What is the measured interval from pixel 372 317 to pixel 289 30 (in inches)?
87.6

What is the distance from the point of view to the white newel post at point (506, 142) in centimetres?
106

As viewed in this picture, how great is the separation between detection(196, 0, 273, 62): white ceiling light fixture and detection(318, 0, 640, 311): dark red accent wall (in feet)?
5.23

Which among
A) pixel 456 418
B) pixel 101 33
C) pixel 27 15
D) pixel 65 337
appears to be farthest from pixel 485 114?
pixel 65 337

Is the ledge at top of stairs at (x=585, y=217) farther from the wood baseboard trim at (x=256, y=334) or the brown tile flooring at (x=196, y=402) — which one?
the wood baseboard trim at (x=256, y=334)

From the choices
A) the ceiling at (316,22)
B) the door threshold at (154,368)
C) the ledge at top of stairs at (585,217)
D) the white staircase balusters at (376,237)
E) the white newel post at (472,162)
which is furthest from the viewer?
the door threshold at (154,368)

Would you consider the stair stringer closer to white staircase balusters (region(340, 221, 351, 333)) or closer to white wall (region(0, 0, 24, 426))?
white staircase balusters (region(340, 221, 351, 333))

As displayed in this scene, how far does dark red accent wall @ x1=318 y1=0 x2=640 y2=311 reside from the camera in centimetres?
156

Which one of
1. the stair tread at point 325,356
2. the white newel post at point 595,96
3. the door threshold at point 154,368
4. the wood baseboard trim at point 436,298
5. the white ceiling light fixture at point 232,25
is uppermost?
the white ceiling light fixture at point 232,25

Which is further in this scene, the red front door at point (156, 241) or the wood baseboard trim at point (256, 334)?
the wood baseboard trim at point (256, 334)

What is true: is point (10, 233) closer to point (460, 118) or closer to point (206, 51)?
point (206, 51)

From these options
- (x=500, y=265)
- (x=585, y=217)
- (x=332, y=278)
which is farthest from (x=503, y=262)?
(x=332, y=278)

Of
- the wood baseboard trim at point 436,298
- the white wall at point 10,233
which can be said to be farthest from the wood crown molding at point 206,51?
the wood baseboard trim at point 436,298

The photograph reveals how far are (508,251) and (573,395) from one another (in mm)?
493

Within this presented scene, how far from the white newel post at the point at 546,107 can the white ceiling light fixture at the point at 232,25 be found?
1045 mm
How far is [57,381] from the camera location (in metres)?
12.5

= = =

Write out the whole listing again, exactly as it stands.

Exercise solution:
What is the measured interval from pixel 372 317 to pixel 289 30 (in inches)?
87.6

What is the distance from the point of view to the white newel post at point (506, 142) in centimetres?
106

As viewed in this picture, how great is the separation between detection(196, 0, 273, 62): white ceiling light fixture and detection(318, 0, 640, 311): dark red accent wall (in feet)?
5.23

Which among
A) pixel 456 418
B) pixel 101 33
C) pixel 27 15
D) pixel 65 337
appears to be farthest from pixel 485 114?
pixel 65 337

Is the ledge at top of stairs at (x=585, y=217) farther from the wood baseboard trim at (x=256, y=334) or the brown tile flooring at (x=196, y=402) — which one?
the wood baseboard trim at (x=256, y=334)

From the choices
A) the ceiling at (316,22)
B) the door threshold at (154,368)
C) the ledge at top of stairs at (585,217)
D) the white staircase balusters at (376,237)
E) the white newel post at (472,162)
which is furthest from the viewer?
the door threshold at (154,368)

Would you consider the stair stringer closer to white staircase balusters (region(340, 221, 351, 333)) or closer to white wall (region(0, 0, 24, 426))?
white staircase balusters (region(340, 221, 351, 333))

As displayed in this scene, how far does dark red accent wall @ x1=318 y1=0 x2=640 y2=311 reside from the camera in centimetres?
156

Which one of
1. the stair tread at point 325,356
2. the white newel post at point 595,96
3. the door threshold at point 154,368
4. the wood baseboard trim at point 436,298
5. the white ceiling light fixture at point 232,25
is uppermost?
the white ceiling light fixture at point 232,25

Which is further in this scene, the red front door at point (156, 241) or the wood baseboard trim at point (256, 334)?
the wood baseboard trim at point (256, 334)

What is true: is point (10, 233) closer to point (460, 118) or closer to point (206, 51)?
point (206, 51)

From these options
- (x=500, y=265)
- (x=585, y=217)
- (x=332, y=278)
which is farthest from (x=503, y=262)?
(x=332, y=278)

Of
- the wood baseboard trim at point 436,298
- the white wall at point 10,233
which can be said to be farthest from the wood crown molding at point 206,51?
the wood baseboard trim at point 436,298

The photograph reveals how far are (508,251) and (573,395) from one another (in mm)?
493

Within this presented scene, how far from the white newel post at the point at 546,107 can the white ceiling light fixture at the point at 232,25 be found?
1045 mm
How far is [57,381] from the camera location (in metres)?
12.5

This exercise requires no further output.